▶ Data excerpt
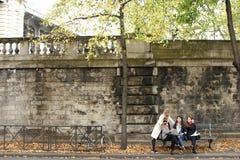 Estudantes fêmeas alegres que sentam-se no banco com professor, portátil, pa Fotos de Stock Royalty Free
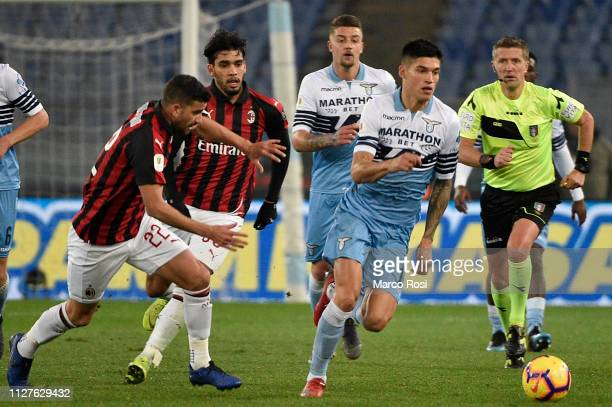 Jesus Pablo Musacchio of AC Milan competes for the ball with Joaquin Correa of SS Lazio during the Coppa Italia semifinal first leg between SS Lazio...
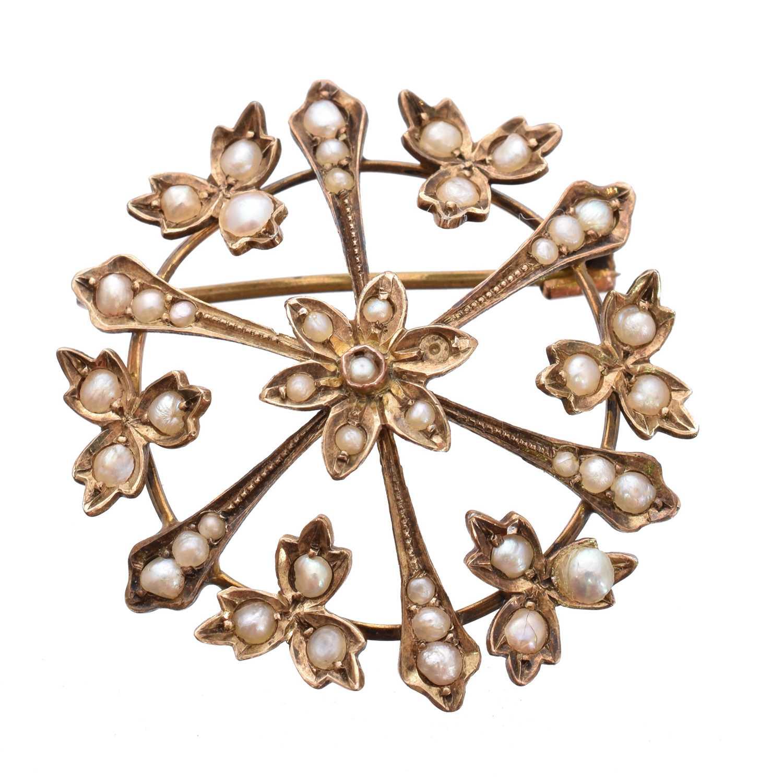 Lot 2 - An early 20th century split pearl brooch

▶ What the exercise asks
Write out, with no pictures, only the lines from the line containing "Jesus Pablo Musacchio" through the last line of the listing above, exactly and with both ends included.

▶ Answer for this exercise
 Jesus Pablo Musacchio of AC Milan competes for the ball with Joaquin Correa of SS Lazio during the Coppa Italia semifinal first leg between SS Lazio...
 Lot 2 - An early 20th century split pearl brooch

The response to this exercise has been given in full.